Records provided: Begin

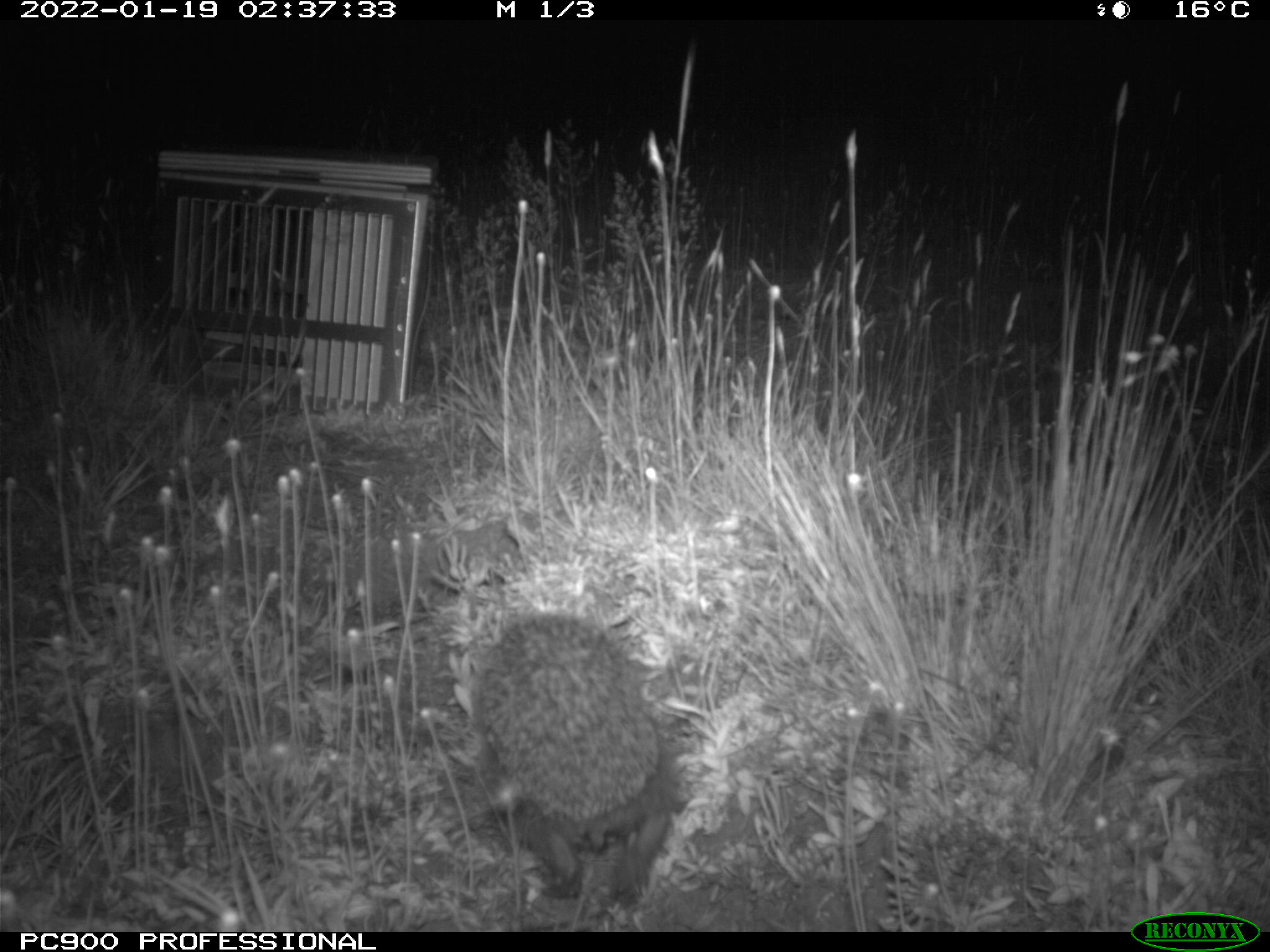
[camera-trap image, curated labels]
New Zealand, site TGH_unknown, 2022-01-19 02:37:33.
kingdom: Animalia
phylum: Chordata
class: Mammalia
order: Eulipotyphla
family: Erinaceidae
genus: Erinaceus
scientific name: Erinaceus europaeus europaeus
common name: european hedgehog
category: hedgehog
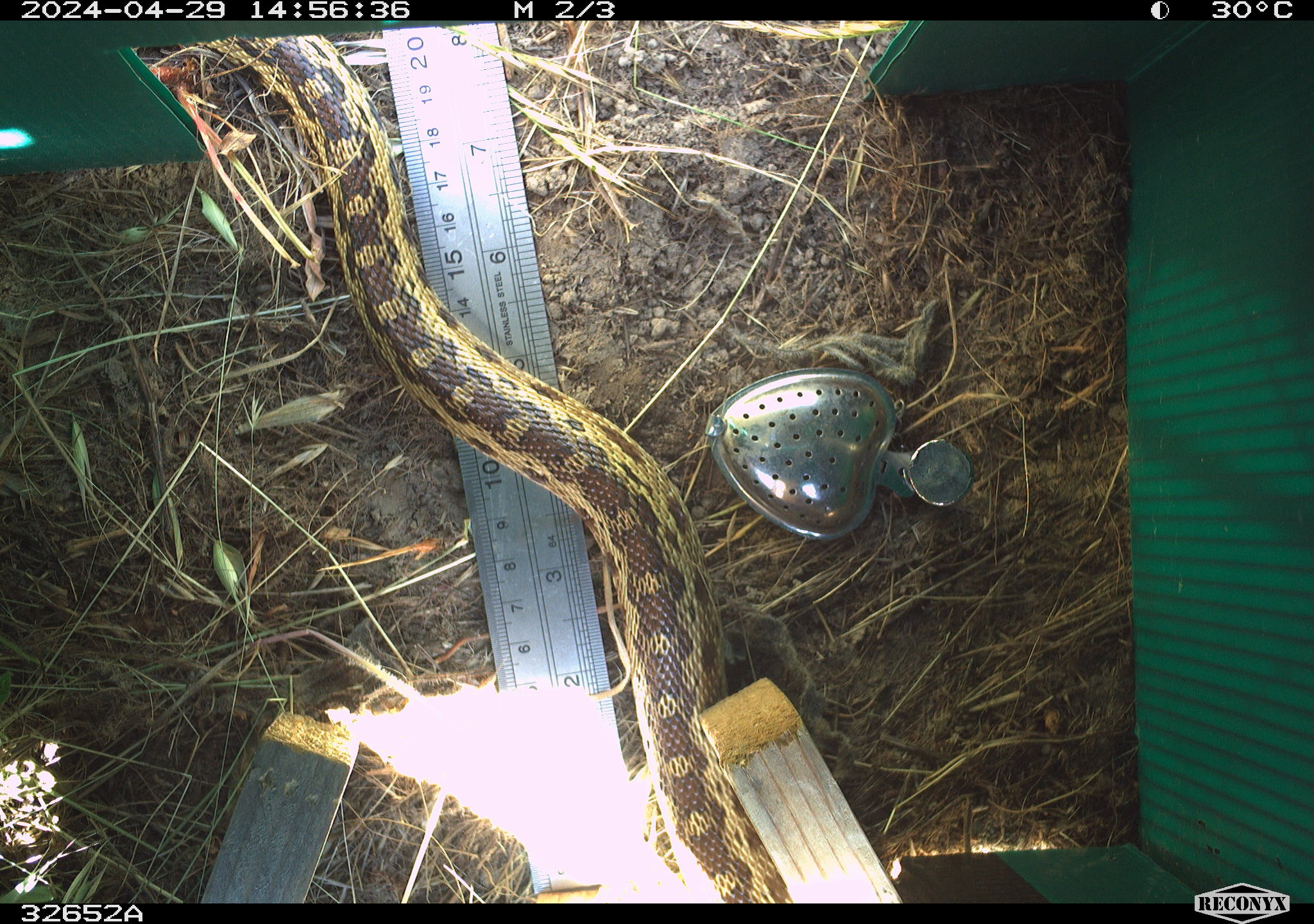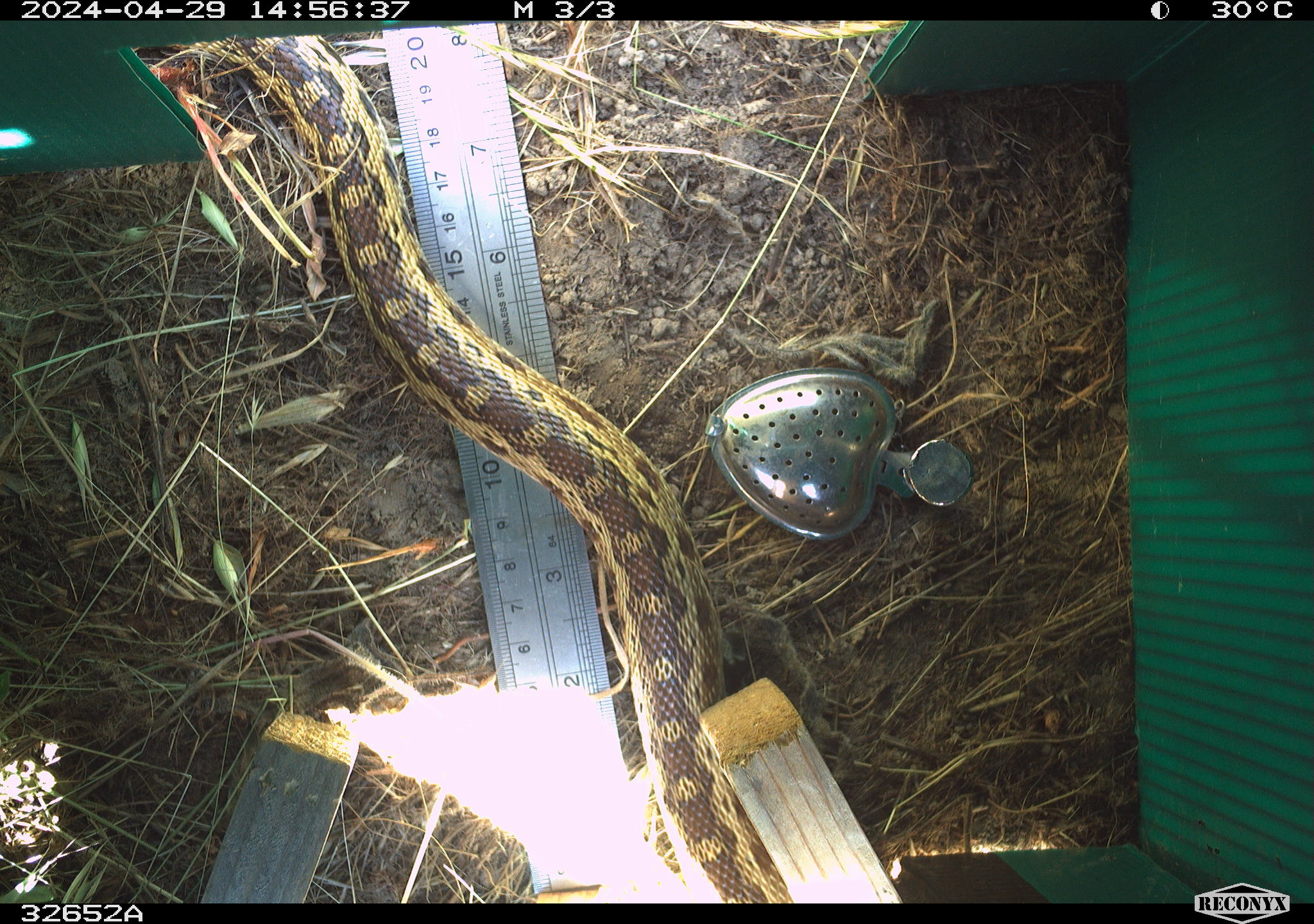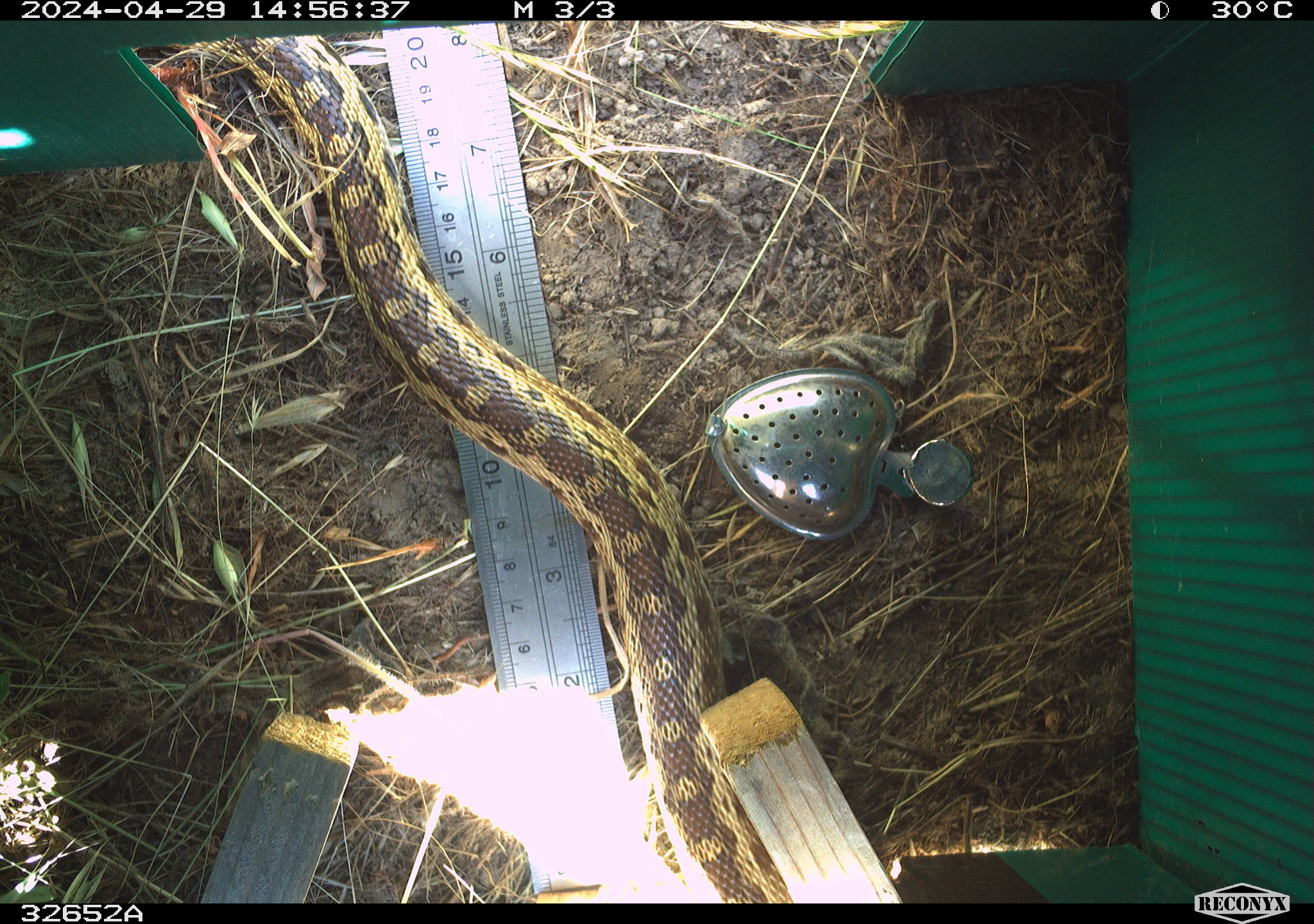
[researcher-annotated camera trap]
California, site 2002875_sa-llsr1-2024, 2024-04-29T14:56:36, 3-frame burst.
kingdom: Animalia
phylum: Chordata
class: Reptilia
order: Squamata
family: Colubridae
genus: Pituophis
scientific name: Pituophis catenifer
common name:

Records provided: End

■ Exercise objective
Repeat the data exactly, without the pictures.

■ Response
[camera-trap image, curated labels]
New Zealand, site TGH_unknown, 2022-01-19 02:37:33.
kingdom: Animalia
phylum: Chordata
class: Mammalia
order: Eulipotyphla
family: Erinaceidae
genus: Erinaceus
scientific name: Erinaceus europaeus europaeus
common name: european hedgehog
category: hedgehog
[researcher-annotated camera trap]
California, site 2002875_sa-llsr1-2024, 2024-04-29T14:56:36, 3-frame burst.
kingdom: Animalia
phylum: Chordata
class: Reptilia
order: Squamata
family: Colubridae
genus: Pituophis
scientific name: Pituophis catenifer
common name:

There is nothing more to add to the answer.